Selon lui, les guerres multiples partout dans le monde engendrent entre autres : une crise humanitaire, une hausse de l’inflation et des prix de l’énergie, une insécurité alimentaire et des perturbations économiques et d’approvisionnement. « Ce n’est pas sans raison que cette édition du forum de Paris sur la paix se concentre sur le thème « Surmonter la multi-crise » et sur la prévention d’une polarisation mondiale. « Catalyser les solutions climatiques et environnementales, puisque tel est le thème qui nous est assigné, est un défi ambitieux qui demande un engagement sans faille de notre part », a-t-il indiqué.
Volet climat
« L’urgence climatique et environnementale est manifeste et je me permets de le dire devant un auditoire ami, cette urgence n’est pas de notre fait à nous, les pays du Sud. Elle est d’abord la conséquence du développement industriel, depuis le 19ème siècle, sur le fondement d’économies carbonées et d’énergies fossiles. Cela dit, je ne chercherai pas ici à préciser les responsabilités des uns et des autres. Nous sommes tous embarqués dans le même bateau. Un bateau qui prend l’eau avec la menace, à peine voilée, de rendre à court terme la vie humaine de plus en plus difficile sur cette planète.
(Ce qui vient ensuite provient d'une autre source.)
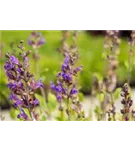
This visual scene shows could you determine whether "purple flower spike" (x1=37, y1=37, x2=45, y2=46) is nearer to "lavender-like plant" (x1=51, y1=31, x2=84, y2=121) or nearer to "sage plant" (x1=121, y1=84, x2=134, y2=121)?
"lavender-like plant" (x1=51, y1=31, x2=84, y2=121)

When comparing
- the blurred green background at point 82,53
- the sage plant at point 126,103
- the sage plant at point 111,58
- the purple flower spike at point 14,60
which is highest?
the blurred green background at point 82,53

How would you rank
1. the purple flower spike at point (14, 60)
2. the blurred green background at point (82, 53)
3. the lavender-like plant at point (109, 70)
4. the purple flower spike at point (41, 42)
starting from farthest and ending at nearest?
the blurred green background at point (82, 53) → the purple flower spike at point (41, 42) → the lavender-like plant at point (109, 70) → the purple flower spike at point (14, 60)

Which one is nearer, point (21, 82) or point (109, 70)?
point (21, 82)

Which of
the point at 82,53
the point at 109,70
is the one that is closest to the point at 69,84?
the point at 109,70

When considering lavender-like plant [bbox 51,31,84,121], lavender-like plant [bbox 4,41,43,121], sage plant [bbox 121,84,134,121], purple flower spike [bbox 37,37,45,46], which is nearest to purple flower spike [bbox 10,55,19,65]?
lavender-like plant [bbox 4,41,43,121]

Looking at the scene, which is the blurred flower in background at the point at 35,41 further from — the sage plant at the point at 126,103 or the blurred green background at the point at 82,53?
the blurred green background at the point at 82,53

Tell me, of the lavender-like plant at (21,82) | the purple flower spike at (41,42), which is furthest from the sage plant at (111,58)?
the lavender-like plant at (21,82)

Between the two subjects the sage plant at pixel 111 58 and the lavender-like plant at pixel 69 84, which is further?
the sage plant at pixel 111 58

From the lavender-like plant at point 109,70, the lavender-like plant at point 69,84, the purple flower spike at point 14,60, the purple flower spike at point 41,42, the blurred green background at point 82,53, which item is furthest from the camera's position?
the blurred green background at point 82,53

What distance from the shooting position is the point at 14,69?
1.96 m

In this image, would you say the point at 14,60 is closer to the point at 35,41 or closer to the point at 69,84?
the point at 69,84

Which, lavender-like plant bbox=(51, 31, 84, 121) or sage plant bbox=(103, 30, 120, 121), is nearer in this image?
lavender-like plant bbox=(51, 31, 84, 121)
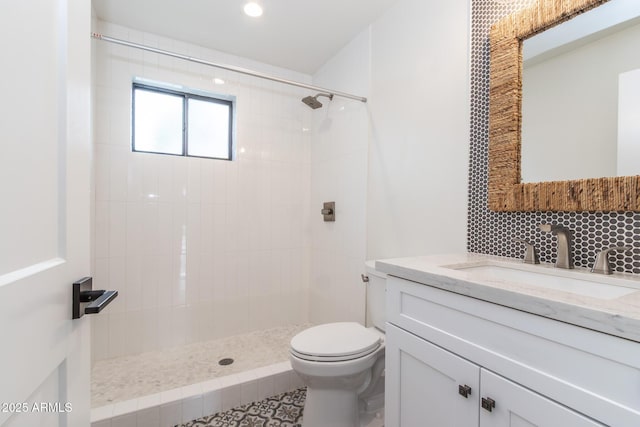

Selon le président Azali, beaucoup d’efforts incontestables sont déployés par la communauté internationale et notamment des pays du Nord pour mettre en place des fonds multilatéraux au service d’une croissance verte. « Certes, l’intention est louable, et l’ambition est élevée. Toutefois, il faut reconnaître, hélas, que les avancées ne sont pas à la hauteur des attentes légitimes des pays concernés. Et cela, mesdames et messieurs, parce que nos pays du Sud, et je pense en particulier aux plus petits d’entre eux, ont énormément de mal à faire face à la lourde bureaucratie liée à ces nouveaux instruments financiers. De ce fait, nos pays n’ont pas les ressources humaines et administratives pour bénéficier, comme ils le devraient, de cette manne financière qui demeure donc largement théorique. Ce goulot d’étranglement est insupportable et constitue, je le dis très simplement, une des causes de ce scepticisme ambiant. Cela étant dit, nous ne récusons pas l’intérêt d’une approche mondialisée des problèmes environnementaux », ajoute-t-il.
Le président Azali a insisté sur la vision stratégique que les Etats insulaires devraient avoir de la mer et de ses ressources, en tant qu’élément majeur de régulation de l’environnement et du climat. « En le disant, j’ai surtout conscience que nos espaces maritimes ne conditionnent pas seulement la vie des populations insulaires et côtières mais de tous les peuples du monde. En effet, par leur puissance, leur impact majeur sur les écosystèmes, sur le climat et sur les précipitations, c’est-à-dire sur l’agriculture et les ressources en eau, les océans sont la clé de la régulation du futur de toute notre planète. En plaçant les océans au cœur de nos préoccupations, nous prendrons en compte 71% de la surface du globe qui régule à plus de 80% le climat de la Terre. Nous devons passer des promesses à l’action car nous n’avons plus le temps de parler, mais seulement le devoir d’agir et comme le disait Pascal Lamy le temps de trouver des solutions », a-t-il conclu.